Despite the use of quantitative methods, the nature of the undertaking entails an element of subjectivity that cannot be fully eliminated. N.'s analysis of the contrasting accounts of the same events at Aeschines 2.12–19 and 3.62–3 is one of the points where its hand may be visible. Arguing that the indictment of Philocrates is encoded by a present at 2.14 and an aorist at 3.62, despite being ‘a change in the narrative dynamic in both cases’, because ‘in speech 2 this is more strongly highlighted’, N. points to the use of the passive voice to background the agency of Philocrates’ opponents in speech 3 (p. 226). However, his earlier typology of dynamic-changing points where the present is liable to appear in summary narrative includes events that either initiate narrative complications or change the direction of events ‘with agency being absent or de-emphasised’ (p. 183). Conveniently, the backgrounding of agency is cited as a marker of low communicative dynamism where past morphology needs to be explained away.

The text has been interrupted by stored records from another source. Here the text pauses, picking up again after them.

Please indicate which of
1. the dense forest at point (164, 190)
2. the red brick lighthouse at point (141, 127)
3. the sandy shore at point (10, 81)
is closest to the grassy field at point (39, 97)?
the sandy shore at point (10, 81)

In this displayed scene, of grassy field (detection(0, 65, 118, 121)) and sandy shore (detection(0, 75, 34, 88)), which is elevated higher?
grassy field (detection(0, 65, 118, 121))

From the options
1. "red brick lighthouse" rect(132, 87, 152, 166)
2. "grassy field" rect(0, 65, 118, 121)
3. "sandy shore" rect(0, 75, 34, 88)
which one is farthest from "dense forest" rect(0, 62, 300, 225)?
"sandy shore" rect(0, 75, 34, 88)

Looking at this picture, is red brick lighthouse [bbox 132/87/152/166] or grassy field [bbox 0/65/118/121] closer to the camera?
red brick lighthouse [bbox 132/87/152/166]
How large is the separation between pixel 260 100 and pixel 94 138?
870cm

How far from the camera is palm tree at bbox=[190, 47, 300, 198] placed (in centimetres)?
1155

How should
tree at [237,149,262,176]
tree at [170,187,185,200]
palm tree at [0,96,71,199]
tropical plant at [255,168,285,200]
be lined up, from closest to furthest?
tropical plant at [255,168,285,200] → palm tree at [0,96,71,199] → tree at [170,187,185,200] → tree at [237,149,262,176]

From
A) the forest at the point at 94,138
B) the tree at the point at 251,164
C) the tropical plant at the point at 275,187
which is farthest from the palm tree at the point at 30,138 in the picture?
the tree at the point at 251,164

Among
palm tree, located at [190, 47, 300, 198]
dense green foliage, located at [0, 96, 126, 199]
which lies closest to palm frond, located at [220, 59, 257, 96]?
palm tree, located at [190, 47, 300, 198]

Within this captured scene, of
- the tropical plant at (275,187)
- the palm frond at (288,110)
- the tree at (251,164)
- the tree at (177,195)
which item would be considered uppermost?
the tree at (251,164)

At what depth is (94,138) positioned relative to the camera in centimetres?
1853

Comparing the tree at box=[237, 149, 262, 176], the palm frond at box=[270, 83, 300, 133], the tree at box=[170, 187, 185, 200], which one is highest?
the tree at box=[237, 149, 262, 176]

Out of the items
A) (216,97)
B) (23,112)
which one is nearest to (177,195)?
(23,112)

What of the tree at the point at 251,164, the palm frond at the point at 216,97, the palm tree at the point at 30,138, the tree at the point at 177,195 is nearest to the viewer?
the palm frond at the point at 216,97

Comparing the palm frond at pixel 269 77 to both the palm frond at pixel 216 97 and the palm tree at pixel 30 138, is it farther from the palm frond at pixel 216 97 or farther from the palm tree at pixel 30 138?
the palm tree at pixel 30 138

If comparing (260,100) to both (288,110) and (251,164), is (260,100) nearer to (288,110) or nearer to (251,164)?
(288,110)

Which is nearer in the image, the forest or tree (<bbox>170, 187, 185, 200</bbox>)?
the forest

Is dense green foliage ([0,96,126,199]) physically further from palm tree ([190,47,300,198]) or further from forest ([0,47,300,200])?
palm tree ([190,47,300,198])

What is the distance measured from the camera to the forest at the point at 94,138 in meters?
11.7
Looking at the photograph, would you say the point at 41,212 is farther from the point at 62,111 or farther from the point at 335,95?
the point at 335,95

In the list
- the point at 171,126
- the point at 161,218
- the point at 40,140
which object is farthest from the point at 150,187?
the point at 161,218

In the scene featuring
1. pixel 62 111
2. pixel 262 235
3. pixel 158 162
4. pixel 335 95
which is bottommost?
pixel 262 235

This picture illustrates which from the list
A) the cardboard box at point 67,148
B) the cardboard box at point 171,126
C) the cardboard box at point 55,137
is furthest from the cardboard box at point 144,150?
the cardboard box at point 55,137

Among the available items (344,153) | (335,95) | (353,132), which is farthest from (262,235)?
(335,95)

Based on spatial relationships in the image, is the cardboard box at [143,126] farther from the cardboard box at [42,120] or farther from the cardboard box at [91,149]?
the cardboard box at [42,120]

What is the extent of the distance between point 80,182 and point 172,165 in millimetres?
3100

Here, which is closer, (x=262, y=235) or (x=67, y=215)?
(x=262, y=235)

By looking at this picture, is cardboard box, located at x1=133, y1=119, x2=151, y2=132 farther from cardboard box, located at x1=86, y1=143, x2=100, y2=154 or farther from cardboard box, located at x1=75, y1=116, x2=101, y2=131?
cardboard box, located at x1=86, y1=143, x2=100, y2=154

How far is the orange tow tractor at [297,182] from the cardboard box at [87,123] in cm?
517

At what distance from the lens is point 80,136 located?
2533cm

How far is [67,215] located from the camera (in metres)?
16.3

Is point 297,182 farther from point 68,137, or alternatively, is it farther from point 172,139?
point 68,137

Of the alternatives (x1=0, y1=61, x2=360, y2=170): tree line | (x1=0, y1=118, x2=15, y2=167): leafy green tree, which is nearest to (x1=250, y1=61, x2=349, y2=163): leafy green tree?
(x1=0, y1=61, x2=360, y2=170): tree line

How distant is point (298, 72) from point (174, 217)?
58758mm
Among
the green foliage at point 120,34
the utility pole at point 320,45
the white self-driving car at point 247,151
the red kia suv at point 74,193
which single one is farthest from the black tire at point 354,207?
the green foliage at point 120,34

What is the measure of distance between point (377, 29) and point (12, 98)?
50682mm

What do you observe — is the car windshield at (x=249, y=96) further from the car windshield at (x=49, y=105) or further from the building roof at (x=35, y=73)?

The use of present forms to encode past events in classical Greek (and elsewhere) is by no means a virgin field; an edited collection is devoted to the phenomenon's occurrence in Thucydides alone (J. Lallot et al. [edd.], Historical Present in Thucydides [2011]). Nonetheless, there is always more to be discovered even within a limited corpus, and N.'s thorough approach makes his work worth reading for scholars with an interest in the topic, even if they do not espouse the principles of cognitive linguistics. Notably, he makes a convincing case for treating the past-referring present in non-narrative contexts together with its more frequent equivalent that alternates with the aorist in narrative passages, pointing out that adverb usage indicates that the former ‘can be replaced with past tense forms with the same impunity’ as the latter (p. 235). As he notes, passages of this kind suggest a need to abandon the widespread idea that tense-switching is a solely narrative phenomenon (cf. e.g. A. Rijksbaron, in: J. Lallot et al. [edd.], Historical Present in Thucydides [2011], pp. 259–61).